● Exercise prompt
Report every line in the data below that contains the word "list", giving each such line in full.

'''

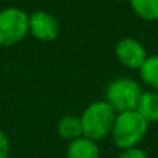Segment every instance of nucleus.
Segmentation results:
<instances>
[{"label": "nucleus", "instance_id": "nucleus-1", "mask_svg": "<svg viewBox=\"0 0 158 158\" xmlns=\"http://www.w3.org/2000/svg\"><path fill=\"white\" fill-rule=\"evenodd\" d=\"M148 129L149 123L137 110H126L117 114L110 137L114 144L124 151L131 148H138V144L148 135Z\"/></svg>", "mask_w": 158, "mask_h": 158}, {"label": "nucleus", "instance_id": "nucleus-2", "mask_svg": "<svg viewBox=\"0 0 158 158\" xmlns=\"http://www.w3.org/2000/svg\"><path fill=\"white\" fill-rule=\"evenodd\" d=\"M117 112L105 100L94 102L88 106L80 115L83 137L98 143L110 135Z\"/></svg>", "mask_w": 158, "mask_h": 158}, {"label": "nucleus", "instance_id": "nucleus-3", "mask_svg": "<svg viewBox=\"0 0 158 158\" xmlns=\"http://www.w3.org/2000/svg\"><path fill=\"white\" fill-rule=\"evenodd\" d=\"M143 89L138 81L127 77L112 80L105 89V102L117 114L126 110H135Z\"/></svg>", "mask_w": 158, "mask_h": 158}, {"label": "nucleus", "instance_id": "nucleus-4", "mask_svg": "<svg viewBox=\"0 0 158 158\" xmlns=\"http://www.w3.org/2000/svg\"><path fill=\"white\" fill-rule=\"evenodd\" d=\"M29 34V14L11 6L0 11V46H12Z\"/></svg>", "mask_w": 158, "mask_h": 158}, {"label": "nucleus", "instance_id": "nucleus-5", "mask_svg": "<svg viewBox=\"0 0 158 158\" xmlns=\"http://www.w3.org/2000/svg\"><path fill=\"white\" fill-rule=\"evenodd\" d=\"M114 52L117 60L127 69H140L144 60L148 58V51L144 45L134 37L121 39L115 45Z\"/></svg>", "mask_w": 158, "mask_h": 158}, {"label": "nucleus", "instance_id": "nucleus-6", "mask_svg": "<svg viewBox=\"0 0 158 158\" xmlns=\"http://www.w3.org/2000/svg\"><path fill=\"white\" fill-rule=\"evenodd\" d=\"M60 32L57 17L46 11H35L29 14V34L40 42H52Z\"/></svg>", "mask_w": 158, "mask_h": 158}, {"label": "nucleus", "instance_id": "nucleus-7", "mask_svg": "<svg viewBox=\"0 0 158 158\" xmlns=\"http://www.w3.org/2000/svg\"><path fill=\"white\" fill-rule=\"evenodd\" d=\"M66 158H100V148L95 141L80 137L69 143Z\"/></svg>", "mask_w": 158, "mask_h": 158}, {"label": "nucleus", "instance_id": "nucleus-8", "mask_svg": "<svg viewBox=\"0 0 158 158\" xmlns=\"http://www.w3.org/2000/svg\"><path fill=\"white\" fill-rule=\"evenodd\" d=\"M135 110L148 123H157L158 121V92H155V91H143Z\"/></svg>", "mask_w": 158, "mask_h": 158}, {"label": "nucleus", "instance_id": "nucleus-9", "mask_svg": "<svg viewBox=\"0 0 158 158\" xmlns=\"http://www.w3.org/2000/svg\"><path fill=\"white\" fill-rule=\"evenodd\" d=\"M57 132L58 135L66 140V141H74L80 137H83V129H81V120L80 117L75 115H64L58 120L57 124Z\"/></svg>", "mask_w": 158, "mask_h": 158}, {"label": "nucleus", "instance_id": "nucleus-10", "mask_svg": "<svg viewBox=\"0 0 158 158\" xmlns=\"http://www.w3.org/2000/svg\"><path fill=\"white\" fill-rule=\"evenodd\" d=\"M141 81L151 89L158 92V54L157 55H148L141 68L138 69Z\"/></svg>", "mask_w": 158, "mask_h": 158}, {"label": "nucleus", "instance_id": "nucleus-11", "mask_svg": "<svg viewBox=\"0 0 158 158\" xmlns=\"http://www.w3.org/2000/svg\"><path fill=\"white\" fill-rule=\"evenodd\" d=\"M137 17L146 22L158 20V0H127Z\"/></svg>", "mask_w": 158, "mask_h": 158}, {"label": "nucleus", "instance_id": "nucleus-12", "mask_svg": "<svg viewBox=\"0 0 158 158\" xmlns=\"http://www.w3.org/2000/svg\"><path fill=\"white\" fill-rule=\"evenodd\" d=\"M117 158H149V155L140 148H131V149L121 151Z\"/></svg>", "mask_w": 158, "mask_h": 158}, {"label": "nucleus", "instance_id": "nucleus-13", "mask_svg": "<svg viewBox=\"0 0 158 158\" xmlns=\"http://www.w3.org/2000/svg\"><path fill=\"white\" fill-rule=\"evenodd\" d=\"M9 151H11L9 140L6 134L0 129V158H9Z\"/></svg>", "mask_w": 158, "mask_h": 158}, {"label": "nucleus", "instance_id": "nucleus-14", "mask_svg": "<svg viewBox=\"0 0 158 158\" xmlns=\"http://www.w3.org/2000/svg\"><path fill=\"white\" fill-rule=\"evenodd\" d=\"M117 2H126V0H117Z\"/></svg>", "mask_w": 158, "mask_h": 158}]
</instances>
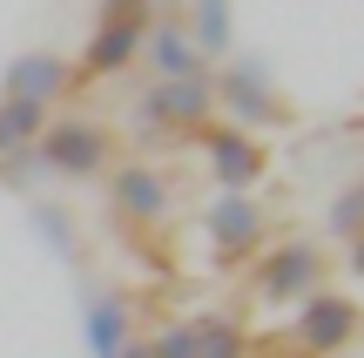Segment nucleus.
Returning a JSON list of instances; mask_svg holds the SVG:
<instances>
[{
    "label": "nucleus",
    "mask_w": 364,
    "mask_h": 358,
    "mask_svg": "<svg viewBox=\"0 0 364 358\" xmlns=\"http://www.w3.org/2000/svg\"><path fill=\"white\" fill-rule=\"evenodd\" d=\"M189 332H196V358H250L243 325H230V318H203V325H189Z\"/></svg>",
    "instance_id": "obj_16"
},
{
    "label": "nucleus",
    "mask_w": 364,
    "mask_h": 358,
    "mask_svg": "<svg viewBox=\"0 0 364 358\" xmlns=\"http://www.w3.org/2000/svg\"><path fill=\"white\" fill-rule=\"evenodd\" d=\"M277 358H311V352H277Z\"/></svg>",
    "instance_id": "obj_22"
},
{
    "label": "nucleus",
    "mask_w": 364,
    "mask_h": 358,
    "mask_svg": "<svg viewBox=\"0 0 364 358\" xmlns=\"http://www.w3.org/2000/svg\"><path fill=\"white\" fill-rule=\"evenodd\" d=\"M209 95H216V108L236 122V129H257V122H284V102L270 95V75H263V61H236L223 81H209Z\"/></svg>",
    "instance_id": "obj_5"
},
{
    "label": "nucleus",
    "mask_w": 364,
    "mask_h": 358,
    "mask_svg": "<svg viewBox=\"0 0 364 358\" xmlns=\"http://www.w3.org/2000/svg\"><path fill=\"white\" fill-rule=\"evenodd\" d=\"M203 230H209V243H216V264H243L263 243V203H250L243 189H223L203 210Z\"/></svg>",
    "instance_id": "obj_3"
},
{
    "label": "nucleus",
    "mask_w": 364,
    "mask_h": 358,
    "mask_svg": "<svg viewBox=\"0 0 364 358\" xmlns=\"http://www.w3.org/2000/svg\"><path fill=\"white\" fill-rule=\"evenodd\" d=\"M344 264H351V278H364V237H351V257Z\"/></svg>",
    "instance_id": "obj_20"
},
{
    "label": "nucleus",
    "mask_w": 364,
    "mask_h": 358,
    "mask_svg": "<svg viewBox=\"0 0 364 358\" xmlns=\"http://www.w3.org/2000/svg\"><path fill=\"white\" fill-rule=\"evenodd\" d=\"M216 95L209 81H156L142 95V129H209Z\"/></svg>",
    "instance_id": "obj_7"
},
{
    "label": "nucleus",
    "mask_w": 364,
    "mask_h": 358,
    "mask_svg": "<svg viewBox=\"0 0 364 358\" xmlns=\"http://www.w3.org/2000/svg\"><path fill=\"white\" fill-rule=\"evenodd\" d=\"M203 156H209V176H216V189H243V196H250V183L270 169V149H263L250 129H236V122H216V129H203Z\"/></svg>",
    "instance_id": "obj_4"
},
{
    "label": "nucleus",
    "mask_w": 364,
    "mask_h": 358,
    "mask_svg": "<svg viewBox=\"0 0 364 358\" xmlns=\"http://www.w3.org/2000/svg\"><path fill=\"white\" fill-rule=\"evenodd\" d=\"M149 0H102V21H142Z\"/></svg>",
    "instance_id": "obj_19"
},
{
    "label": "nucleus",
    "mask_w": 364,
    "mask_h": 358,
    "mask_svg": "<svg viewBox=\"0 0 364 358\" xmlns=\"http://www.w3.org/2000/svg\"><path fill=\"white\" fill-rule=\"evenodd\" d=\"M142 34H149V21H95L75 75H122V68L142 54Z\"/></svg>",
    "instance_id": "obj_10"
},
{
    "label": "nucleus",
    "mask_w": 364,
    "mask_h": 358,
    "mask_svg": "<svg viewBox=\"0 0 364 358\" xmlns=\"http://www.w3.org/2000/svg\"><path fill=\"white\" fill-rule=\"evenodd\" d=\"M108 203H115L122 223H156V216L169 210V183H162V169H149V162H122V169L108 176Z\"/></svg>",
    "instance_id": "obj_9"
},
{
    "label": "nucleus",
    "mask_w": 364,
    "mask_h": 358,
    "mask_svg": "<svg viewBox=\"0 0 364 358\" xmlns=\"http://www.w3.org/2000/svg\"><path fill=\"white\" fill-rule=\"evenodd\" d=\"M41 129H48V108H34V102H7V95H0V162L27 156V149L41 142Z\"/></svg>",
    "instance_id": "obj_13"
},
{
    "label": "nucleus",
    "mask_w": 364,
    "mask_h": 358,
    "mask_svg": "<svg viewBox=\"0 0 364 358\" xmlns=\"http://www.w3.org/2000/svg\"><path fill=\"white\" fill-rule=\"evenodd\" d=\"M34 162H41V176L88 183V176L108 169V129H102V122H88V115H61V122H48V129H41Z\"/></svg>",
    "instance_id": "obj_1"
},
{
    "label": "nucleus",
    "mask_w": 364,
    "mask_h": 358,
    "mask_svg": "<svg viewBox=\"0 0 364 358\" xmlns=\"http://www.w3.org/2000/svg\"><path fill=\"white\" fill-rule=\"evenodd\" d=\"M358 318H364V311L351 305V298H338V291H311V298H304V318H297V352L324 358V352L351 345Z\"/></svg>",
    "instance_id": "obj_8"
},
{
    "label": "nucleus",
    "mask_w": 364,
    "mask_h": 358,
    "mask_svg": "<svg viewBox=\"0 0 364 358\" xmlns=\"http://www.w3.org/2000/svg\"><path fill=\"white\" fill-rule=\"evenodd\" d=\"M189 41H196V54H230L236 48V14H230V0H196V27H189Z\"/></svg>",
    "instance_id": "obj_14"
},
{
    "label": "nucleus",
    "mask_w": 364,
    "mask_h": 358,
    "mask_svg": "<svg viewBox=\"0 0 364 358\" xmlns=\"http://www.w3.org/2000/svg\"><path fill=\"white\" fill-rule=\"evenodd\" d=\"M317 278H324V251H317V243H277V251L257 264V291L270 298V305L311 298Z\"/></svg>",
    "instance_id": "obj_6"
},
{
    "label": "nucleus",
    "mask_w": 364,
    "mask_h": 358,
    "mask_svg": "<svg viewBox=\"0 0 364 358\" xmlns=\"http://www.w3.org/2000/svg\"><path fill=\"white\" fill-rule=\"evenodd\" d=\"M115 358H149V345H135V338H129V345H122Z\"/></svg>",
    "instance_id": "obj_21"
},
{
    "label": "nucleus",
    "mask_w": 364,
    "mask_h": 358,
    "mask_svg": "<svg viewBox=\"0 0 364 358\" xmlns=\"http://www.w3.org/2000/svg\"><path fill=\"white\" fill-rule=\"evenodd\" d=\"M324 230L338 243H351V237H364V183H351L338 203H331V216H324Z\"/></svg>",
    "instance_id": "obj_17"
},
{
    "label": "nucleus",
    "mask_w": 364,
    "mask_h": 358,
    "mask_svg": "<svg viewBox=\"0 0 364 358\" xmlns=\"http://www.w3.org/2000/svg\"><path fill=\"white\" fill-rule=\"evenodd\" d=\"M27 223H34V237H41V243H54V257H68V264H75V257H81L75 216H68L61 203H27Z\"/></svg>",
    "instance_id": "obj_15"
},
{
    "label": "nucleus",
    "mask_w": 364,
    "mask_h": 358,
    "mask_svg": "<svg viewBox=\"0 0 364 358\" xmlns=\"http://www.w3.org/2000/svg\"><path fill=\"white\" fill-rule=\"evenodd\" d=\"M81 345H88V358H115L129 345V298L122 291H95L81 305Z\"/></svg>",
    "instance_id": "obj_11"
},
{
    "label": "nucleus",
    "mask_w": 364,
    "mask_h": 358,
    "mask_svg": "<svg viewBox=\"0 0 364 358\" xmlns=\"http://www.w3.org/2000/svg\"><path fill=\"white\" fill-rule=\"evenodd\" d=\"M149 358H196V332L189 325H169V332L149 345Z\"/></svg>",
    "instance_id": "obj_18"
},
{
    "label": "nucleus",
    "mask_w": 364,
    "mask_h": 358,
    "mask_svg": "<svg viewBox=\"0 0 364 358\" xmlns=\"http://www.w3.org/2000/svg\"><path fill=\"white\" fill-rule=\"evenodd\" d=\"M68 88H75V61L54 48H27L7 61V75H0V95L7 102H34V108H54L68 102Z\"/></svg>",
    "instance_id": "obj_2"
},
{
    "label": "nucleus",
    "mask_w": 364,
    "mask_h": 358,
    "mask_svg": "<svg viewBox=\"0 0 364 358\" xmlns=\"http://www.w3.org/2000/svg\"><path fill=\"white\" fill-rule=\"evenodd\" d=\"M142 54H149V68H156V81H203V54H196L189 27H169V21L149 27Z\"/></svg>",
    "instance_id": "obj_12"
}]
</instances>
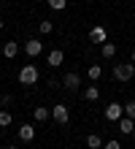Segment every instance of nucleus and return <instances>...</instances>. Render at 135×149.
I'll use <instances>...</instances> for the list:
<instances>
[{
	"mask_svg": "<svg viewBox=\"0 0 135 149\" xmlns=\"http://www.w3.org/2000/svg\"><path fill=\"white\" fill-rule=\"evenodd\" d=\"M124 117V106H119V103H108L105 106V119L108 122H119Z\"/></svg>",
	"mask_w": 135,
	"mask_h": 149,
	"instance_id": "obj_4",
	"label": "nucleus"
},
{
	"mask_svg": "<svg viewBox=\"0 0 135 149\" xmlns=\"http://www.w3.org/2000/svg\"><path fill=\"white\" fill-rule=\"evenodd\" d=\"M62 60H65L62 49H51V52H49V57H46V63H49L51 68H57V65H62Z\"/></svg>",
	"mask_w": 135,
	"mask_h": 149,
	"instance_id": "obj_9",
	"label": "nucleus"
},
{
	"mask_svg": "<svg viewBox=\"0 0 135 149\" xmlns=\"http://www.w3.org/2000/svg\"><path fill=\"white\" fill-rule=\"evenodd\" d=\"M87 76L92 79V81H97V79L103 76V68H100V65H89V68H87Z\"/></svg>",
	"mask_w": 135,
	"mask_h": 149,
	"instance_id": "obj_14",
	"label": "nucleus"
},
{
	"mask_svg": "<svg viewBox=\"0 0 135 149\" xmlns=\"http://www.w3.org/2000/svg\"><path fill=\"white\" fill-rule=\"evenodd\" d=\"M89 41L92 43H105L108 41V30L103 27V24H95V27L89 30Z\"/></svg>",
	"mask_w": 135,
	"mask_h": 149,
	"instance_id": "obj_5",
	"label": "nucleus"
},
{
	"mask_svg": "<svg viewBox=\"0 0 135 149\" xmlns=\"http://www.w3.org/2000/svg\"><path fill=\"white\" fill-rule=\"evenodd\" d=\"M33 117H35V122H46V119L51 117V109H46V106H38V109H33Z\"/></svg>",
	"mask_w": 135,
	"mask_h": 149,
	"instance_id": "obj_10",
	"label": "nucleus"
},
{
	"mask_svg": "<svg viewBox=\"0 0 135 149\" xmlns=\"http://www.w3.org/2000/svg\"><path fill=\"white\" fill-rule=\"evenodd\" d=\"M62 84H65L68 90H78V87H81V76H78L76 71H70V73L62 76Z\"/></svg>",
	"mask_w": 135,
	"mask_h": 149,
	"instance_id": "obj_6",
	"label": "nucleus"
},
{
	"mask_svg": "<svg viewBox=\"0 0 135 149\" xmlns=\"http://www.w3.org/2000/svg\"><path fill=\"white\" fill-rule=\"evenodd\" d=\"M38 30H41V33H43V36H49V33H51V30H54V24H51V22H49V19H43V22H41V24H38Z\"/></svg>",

'''

● Correct output
Returning a JSON list of instances; mask_svg holds the SVG:
I'll use <instances>...</instances> for the list:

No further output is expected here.